El mundo está entrando en una nueva era. Todo lo que sabíamos o creíamos saber se está derrumbando. Todas las instituciones, tanto internacionales como nacionales, están siendo superadas. Toda nuestra vanidad y prepotencia, nuestra carrera desenfrenada por poseerlo todo, ha sido vencida por un minúsculo ente biológico. En menos de cuatros meses hemos vivido lo impensable: un fenómeno que nadie vio venir se ha convertido en el eje central de la vida de todos los seres humanos.

Es imposible pensar en una humanidad sin carencias como es imposible pensar en un ser humano perfecto. Pero la crisis desatada por el coronavirus ha puesto en evidencia que nuestra codicia había superado nuestra generosidad. También ha demostrado que nuestras carencias habían sido vestidas de virtudes: en el mundo triunfaban los que más mentían, los que más humillaban, los que más abusaban de los seres humanos y del planeta.

Es evidente que la humanidad también tiene grandes virtudes. Sobre todo cuando nos enfocamos en la escala comunitaria. Mueve el corazón ver las iniciativas de solidaridad en medio de la pandemia. Gente que no tiene nada ayudando a los que tienen menos. Doctores y personal médico que pierden la vida por salvar la vida de un desconocido. Familias que asumen el aislamiento con disciplina para contribuir con la épica lucha que libra la humanidad.

Pero entrar en una nueva era significa repensar todo: poner en tela de juicio todo lo que antes considerábamos como dogma. El pasado nos servirá de guía –como siempre debería de servir–, pero ya no nos sirve para construir el futuro. El coronavirus ha desnudado con frialdad las debilidades de un planeta que de forma ambivalente juega por un lado a la cooperación internacional, y por otro lado –el más real– se ancla en nacionalismos cada vez más exacerbados que evaden la responsabilidad global y consideran al vecino, al extranjero, al foráneo, como el enemigo a vencer.

El primer dogma que vale la pena repensar es un dogma fundamental para el desarrollo social, político, económico y ambiental del mundo: el pacto social. De forma clásica y hasta nuestros días los pactos sociales, llamados constituciones, se circunscriben al territorio de un Estado soberano. Así, México tiene una constitución y Estados Unidos tiene otra. Una no afecta la esfera de competencia y de actuación de la otra. Por más que existan instituciones supranacionales, como Naciones Unidas o el Banco Mundial, no existe un pacto social que instituya una esfera pública planetaria, así como funciones e instituciones supranacionales de garantía de los derechos humanos y de la paz.

El coronavirus se ha nutrido de la ausencia de este pacto social planetario. Cada nación se enfrenta sola a la pandemia –una pandemia que no entiende de fronteras– y cada nación se hunde sola en sus propias carencias, sin que nada ni nadie pueda hacer algo al respecto. El virus global se enfrenta a una humanidad dividida y fragmentada. Ahí reside su principal fortaleza y nuestra más clara vulnerabilidad. Sin embargo, este no es el único fenómeno que no entiende de fronteras: el cambio climático –ese gran sol que tapamos con un dedo todos los días– tampoco conoce fronteras y cuando se desate su furia el coronavirus no será más que un entremés.

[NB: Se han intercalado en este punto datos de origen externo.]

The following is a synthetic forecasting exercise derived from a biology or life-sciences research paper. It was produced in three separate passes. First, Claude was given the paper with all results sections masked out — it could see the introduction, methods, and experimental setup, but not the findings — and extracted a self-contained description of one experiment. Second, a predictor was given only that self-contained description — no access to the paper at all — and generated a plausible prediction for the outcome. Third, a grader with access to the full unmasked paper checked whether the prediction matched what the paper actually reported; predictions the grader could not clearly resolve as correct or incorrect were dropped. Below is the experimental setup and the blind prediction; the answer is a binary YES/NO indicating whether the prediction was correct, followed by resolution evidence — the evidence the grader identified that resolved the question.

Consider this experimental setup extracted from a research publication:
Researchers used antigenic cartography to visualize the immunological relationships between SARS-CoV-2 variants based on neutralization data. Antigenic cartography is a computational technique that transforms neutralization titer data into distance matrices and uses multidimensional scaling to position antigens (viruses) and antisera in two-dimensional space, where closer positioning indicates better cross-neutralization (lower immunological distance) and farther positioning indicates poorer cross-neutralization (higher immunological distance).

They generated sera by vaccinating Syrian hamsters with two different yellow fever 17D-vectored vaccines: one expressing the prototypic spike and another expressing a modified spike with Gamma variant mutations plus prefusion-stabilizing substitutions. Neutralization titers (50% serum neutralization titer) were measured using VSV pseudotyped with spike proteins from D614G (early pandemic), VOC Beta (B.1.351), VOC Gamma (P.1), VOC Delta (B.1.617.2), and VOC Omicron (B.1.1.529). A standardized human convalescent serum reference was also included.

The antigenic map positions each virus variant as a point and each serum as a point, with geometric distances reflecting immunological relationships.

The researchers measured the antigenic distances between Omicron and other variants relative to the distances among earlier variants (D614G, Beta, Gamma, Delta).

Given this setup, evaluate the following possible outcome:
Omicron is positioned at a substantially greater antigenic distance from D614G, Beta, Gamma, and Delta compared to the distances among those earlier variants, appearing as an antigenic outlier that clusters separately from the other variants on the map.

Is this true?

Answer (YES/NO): YES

Es por ello, que el filósofo y jurista Luigi Ferrajoli (Florencia, 79 años), con mucha razón propone una Constitución de la Tierra. En sus palabras: “El cambio climático, las armas nucleares, el hambre, la falta de medicamentos, el drama de los migrantes y, ahora, la crisis del coronavirus evidencian un desajuste entre la realidad del mundo y la forma jurídica y política con la que tratamos de gobernarnos. Los problemas globales no están en las agendas nacionales. Pero de su solución depende la supervivencia de la humanidad”.

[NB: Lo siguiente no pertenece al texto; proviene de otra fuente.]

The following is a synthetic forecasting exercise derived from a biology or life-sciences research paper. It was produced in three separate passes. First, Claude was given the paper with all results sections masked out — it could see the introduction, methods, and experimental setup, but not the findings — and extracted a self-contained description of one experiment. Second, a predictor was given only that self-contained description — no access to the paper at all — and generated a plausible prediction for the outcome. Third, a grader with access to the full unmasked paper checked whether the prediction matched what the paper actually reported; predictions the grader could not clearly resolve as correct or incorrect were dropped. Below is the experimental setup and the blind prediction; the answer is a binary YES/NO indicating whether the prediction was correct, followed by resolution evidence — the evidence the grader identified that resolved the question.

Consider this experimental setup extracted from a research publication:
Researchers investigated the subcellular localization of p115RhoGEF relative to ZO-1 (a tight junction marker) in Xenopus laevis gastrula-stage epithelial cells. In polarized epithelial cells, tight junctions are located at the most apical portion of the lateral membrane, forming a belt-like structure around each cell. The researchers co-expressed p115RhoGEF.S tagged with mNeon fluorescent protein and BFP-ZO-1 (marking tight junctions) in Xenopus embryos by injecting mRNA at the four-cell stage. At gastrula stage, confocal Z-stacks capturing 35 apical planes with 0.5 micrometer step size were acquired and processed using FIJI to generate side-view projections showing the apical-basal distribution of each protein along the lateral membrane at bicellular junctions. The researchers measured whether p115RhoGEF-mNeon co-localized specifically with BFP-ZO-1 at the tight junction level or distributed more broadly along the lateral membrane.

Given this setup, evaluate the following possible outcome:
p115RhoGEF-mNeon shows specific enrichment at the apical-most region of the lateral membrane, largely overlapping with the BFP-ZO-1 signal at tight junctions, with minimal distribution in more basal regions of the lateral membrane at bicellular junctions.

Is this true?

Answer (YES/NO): NO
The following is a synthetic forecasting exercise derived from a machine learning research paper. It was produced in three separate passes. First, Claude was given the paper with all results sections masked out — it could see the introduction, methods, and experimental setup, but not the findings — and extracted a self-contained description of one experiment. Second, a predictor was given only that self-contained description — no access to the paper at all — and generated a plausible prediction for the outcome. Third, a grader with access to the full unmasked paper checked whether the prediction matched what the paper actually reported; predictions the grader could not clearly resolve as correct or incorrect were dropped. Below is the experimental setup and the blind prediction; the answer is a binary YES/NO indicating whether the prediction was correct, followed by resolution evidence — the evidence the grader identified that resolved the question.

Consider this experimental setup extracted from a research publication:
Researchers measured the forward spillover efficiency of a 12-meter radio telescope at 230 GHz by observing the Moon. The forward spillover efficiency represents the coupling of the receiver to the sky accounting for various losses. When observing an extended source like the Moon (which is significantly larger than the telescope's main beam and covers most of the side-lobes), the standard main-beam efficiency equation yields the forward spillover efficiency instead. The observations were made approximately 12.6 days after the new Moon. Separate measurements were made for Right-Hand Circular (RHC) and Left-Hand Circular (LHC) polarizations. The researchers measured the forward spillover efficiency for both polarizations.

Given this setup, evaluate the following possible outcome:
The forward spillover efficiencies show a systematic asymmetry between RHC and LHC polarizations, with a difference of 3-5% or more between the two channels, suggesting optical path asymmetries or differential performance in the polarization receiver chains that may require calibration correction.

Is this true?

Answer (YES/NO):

Ahora que la humanidad entra en una nueva era resulta imperativo reflexionar y repensar nuestra forma de vivir y convivir. Resulta imperativo crear las instituciones que nos permitan instruir un mundo donde el ser humano y la naturaleza se encuentren en el centro de todo. Empecemos por pensar un pacto social que haga visible lo evidente: todos navegamos en la misma barca.